Document excerpt:

[start]

Yesterday I finished reading I am HR: 5 Strategic Ways to Break Stereotypes and Reclaim HR, by Laurie Ruettimann, and I’m still in a bit of shock at this statement:
“Human Resources failed America.”
But let’s back up a minute.
Why didn’t HR speak up?
Laurie has been writing about the workplace for years (frequently here at TLNT), and I’ve admired her style and her passion, even when I don’t agree with her viewpoint.
In other words — you know I’m a fan, girl!
But again, say what?
We had a financial crisis and a mortgage crisis that threw our country into a recession.
Middle-class wages remained flat while CEOs of S&P 500 Index companies made, on average, 354 times the average wage of a rank-and-file U.S. worker in 2012.
We experienced safety and environmental disasters all over the U.S. coastline that will leave an indelible mark on this country.”
And it’s all HR’s fault, because we saw the signs and wouldn’t speak up.
But Laurie has a plan and some advice for how we can reclaim HR and gain some respect from our organizational leaders in the process.
HR is in the recommendation/consultant biz
And that sounds good, I guess. But there’s just one teensy problem, in my view.
It’ll never work.
In my professional opinion … at it’s very best, HR is in the recommendation/consultant business. At it’s very best.

[end]

Data rows:
[start]

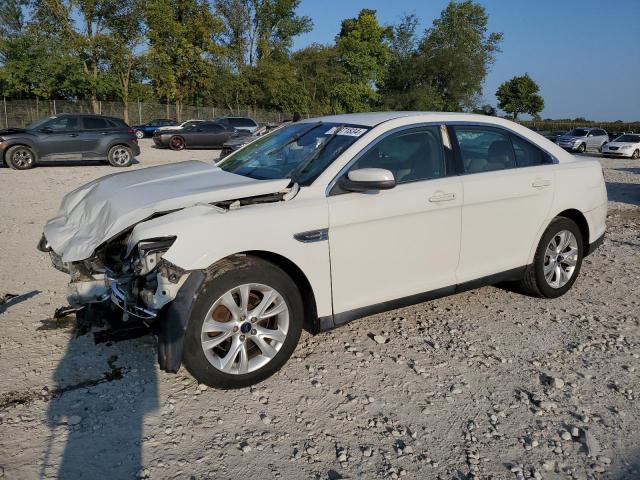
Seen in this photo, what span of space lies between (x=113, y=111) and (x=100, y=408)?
3987 cm

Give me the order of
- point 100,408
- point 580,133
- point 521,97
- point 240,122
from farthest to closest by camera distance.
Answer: point 521,97, point 580,133, point 240,122, point 100,408

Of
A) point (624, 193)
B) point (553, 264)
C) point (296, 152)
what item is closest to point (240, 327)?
point (296, 152)

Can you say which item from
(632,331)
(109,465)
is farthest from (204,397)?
(632,331)

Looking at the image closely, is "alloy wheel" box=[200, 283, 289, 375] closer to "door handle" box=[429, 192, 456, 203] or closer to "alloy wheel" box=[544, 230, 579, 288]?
"door handle" box=[429, 192, 456, 203]

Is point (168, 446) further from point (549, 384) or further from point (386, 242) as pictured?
point (549, 384)

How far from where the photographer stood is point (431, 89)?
196 ft

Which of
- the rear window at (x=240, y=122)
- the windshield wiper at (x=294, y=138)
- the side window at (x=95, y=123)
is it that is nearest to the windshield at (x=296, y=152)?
the windshield wiper at (x=294, y=138)

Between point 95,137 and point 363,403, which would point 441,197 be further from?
point 95,137

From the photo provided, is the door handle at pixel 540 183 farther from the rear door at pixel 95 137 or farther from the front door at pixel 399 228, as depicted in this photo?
the rear door at pixel 95 137

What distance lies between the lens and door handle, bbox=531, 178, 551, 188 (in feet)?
15.1

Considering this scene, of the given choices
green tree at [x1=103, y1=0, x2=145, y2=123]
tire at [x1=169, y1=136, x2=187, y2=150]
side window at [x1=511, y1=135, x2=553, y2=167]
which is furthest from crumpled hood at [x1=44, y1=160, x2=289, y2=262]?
green tree at [x1=103, y1=0, x2=145, y2=123]

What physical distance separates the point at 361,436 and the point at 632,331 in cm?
277

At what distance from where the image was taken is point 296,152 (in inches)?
164

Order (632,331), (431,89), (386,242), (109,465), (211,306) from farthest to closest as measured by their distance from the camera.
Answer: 1. (431,89)
2. (632,331)
3. (386,242)
4. (211,306)
5. (109,465)
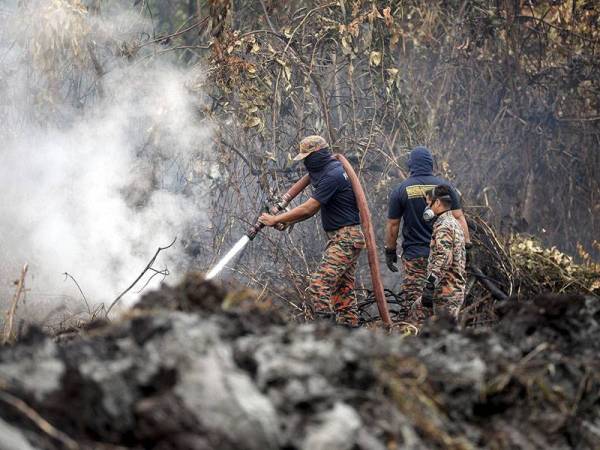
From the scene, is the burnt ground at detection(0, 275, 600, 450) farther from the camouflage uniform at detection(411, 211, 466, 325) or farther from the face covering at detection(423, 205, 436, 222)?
the face covering at detection(423, 205, 436, 222)

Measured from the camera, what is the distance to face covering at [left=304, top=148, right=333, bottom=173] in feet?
24.5

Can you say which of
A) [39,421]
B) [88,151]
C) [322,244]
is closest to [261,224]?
[322,244]

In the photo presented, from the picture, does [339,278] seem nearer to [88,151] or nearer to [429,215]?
[429,215]

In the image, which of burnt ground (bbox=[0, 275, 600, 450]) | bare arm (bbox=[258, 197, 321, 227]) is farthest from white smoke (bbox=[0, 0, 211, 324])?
burnt ground (bbox=[0, 275, 600, 450])

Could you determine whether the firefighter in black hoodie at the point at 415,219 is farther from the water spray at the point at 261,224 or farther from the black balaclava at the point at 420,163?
the water spray at the point at 261,224

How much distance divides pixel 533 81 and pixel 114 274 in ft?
19.7

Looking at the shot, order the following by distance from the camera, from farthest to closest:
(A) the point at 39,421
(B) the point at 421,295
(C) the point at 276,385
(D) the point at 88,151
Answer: (D) the point at 88,151 → (B) the point at 421,295 → (C) the point at 276,385 → (A) the point at 39,421

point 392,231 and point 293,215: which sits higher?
point 293,215

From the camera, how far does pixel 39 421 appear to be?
2752 mm

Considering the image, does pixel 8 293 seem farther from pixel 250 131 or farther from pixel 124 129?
pixel 250 131

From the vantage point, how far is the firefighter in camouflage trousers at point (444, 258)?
6852 mm

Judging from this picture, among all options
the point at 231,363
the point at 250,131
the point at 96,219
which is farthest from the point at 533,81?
the point at 231,363

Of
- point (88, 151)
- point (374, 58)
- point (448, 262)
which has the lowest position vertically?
point (448, 262)

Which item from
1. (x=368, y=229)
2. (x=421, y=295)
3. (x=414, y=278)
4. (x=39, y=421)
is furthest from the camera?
(x=414, y=278)
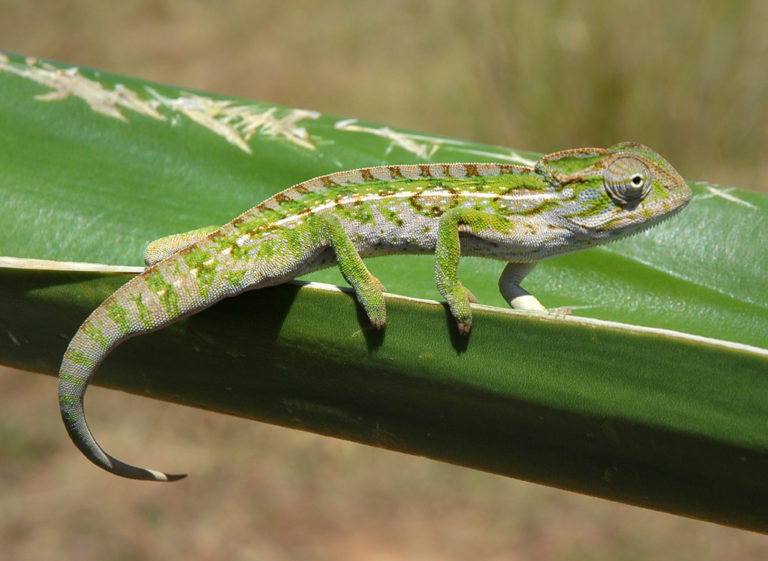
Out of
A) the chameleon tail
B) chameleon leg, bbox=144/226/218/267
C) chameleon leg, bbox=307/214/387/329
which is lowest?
the chameleon tail

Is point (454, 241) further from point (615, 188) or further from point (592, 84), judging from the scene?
point (592, 84)

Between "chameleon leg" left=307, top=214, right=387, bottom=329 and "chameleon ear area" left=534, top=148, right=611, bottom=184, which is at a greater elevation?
"chameleon ear area" left=534, top=148, right=611, bottom=184

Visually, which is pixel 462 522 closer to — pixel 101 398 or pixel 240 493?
pixel 240 493

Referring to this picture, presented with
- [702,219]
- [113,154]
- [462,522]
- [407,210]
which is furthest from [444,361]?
[462,522]

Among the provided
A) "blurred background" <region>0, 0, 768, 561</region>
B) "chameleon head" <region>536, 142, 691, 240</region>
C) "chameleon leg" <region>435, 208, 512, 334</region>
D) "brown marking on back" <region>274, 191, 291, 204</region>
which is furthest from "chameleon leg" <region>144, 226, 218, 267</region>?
"blurred background" <region>0, 0, 768, 561</region>

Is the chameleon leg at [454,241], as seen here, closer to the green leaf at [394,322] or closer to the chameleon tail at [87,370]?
the green leaf at [394,322]

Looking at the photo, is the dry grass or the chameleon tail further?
the dry grass

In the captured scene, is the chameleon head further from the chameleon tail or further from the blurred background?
the blurred background

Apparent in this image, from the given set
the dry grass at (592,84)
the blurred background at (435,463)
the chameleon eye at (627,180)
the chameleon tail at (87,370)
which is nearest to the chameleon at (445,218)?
the chameleon eye at (627,180)
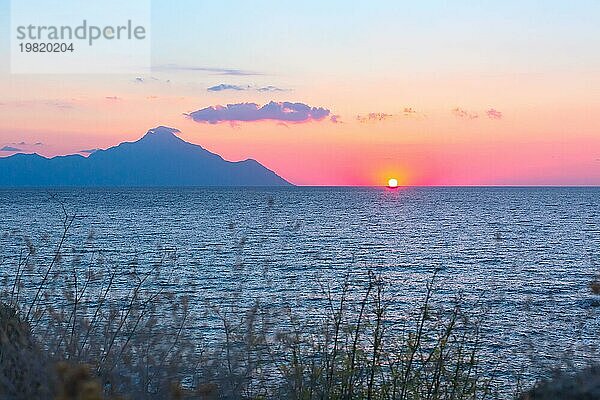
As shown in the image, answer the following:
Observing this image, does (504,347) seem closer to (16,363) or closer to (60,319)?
(60,319)

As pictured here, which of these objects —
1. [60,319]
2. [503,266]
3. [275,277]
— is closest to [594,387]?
[60,319]

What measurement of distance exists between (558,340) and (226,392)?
1683 centimetres

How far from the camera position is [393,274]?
3888 cm

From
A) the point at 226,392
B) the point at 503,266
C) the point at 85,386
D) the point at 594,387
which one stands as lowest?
the point at 503,266

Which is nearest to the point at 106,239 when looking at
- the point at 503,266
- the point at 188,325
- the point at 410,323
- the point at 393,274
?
the point at 393,274

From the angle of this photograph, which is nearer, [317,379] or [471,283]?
[317,379]

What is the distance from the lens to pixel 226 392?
711 centimetres

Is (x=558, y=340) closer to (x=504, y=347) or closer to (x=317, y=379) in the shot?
(x=504, y=347)

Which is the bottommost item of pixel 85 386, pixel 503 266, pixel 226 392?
pixel 503 266

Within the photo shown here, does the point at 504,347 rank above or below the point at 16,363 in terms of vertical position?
below

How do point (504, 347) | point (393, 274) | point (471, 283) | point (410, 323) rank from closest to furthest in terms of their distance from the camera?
1. point (504, 347)
2. point (410, 323)
3. point (471, 283)
4. point (393, 274)

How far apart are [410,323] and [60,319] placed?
54.7ft

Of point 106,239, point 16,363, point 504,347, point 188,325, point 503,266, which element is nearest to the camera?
point 16,363

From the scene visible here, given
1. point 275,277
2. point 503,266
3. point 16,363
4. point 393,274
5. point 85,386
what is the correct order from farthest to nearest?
point 503,266 → point 393,274 → point 275,277 → point 16,363 → point 85,386
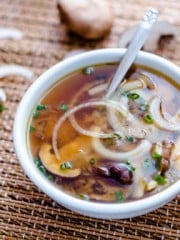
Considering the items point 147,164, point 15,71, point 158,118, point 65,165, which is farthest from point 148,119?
point 15,71

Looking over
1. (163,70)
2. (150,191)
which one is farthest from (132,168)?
(163,70)

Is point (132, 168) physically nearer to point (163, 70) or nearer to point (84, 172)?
point (84, 172)

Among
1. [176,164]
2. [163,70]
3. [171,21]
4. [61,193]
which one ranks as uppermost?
[171,21]

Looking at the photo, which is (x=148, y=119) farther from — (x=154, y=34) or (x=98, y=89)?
(x=154, y=34)

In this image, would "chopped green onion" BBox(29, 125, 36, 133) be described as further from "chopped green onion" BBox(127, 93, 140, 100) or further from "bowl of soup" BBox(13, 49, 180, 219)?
"chopped green onion" BBox(127, 93, 140, 100)

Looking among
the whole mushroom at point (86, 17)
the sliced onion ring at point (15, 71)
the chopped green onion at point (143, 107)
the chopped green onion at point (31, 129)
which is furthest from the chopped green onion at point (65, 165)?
the whole mushroom at point (86, 17)

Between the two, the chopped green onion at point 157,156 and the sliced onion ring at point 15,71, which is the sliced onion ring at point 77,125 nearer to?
the chopped green onion at point 157,156
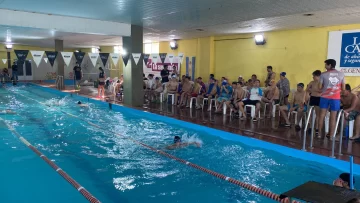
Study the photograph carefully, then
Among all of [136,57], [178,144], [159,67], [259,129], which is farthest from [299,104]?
[159,67]

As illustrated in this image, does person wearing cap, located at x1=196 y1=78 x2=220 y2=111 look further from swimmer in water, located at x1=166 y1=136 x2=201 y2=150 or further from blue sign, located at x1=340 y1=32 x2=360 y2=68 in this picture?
blue sign, located at x1=340 y1=32 x2=360 y2=68

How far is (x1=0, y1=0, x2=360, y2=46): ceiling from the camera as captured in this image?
664 cm

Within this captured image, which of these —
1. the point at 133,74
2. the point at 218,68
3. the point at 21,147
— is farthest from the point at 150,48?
the point at 21,147

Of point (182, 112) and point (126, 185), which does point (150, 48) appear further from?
point (126, 185)

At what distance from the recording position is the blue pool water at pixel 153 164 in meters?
4.24

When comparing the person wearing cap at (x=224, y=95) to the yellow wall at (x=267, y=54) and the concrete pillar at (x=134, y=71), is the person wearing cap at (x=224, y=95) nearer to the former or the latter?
the yellow wall at (x=267, y=54)

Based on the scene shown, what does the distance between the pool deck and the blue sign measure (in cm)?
306

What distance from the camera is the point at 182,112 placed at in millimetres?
9461

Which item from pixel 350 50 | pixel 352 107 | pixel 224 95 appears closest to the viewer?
pixel 352 107

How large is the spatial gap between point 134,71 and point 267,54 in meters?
5.33

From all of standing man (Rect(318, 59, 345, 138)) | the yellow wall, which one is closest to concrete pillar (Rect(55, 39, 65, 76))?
the yellow wall

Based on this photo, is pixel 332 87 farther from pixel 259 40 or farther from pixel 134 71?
pixel 134 71

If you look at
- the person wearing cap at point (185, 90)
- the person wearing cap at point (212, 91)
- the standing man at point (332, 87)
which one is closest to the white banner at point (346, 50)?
the standing man at point (332, 87)

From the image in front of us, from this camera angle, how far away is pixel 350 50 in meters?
8.91
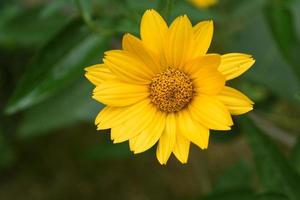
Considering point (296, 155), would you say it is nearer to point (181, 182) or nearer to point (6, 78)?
point (181, 182)

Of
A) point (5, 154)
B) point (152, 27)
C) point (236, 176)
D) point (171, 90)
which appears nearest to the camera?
point (152, 27)

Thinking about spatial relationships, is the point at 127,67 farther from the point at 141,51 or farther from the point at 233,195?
the point at 233,195

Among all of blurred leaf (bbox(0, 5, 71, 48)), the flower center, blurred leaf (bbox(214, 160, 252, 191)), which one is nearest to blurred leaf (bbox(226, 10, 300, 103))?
blurred leaf (bbox(214, 160, 252, 191))

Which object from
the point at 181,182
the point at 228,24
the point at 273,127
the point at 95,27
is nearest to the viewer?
the point at 95,27

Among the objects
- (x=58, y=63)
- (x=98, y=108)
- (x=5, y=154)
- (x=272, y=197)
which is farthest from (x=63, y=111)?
(x=272, y=197)

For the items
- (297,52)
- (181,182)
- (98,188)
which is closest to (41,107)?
(98,188)

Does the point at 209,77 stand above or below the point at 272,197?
above
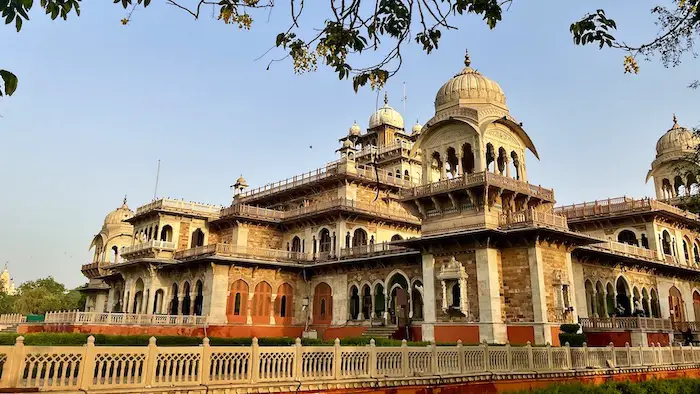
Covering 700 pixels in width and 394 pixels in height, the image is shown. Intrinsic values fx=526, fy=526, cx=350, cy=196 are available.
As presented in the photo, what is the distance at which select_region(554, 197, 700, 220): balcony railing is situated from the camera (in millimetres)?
31406

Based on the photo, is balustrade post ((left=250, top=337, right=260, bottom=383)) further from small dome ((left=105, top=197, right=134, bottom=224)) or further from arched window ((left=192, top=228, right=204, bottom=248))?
small dome ((left=105, top=197, right=134, bottom=224))

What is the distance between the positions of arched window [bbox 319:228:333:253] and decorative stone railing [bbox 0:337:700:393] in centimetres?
1978

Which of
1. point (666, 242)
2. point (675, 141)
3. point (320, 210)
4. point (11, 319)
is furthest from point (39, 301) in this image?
point (675, 141)

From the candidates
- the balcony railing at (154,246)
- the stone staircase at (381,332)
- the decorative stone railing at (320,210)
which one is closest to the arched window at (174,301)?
the balcony railing at (154,246)

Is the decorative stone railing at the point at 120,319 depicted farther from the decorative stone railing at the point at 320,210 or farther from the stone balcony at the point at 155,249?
the decorative stone railing at the point at 320,210

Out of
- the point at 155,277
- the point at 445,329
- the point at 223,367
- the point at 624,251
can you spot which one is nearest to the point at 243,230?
the point at 155,277

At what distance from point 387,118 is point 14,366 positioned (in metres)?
44.1

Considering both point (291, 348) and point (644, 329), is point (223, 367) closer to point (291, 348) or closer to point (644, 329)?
point (291, 348)

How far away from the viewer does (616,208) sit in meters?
32.5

[end]

Required work:
**a.** List the troubles in the United States that the post on reclaiming HR quotes as the reasons HR "failed America."
**b.** Pick up the post on reclaiming HR after its last sentence and carry it on.

Task-by-task results:
**a.**
- A financial crisis
- A mortgage crisis that threw the country into a recession
- Flat middle-class wages
- CEOs of S&P 500 Index companies making, on average, 354 times the average wage of a rank-and-file U.S. worker in 2012
- Safety and environmental disasters along the U.S. coastline

**b.**
Put another way, on the RACI matrix of responsibility (Responsible — those who do the work to achieve the task; Accountable — those with whom “the bucks stops;” Consulted — those who provide input; and, Informed — those who should be kept in the loop), at best, HR is a C.
Not that there’s anything wrong with being a “C”. A “C” is good in RACI land, but a C is not an A. And, the reality is that HR is often treated more like an I — after the fact — and if we’re lucky.
And that’s because HR doesn’t hold the power, and HR ain’t gonna get the power.
Why not? Here are four reasons why not.
1. We’re all over the place
HR is the chameleon of the service industry. We’re anything anybody needs us to be.
And while I’m not knocking versatility or flexibility, our willingness to be anything to anyone has only fueled the confusion about what the heck we do. I can’t think of a single other profession that’s as muddied as ours.
It doesn’t help that there are no real standards for practice (Sorry, HRCI). Anyone may enter into the door marked “HR,” and that’s a problem.
Bottom line, it’s hard for people to respect what they don’t understand, and thus far, HR hasn’t done a great job of educating folks, either.
2. The profession contains too many duds
(Present company excluded, of course). There’s a reason the profession has such a lousy reputation — too many HR practitioners suck at their jobs.
As I’ve mentioned before, HR is a second career for me. Before migrating to this side of the table, I worked for years as a “regular” employee, subject to the vagaries and incompetencies of HR as much as the next line staffer.
Holy moly. From misinformation about benefits to active support of unethical business practices to apathy in the face of employer abuses to flat-out stupidity, HR transgressions ran the gamut.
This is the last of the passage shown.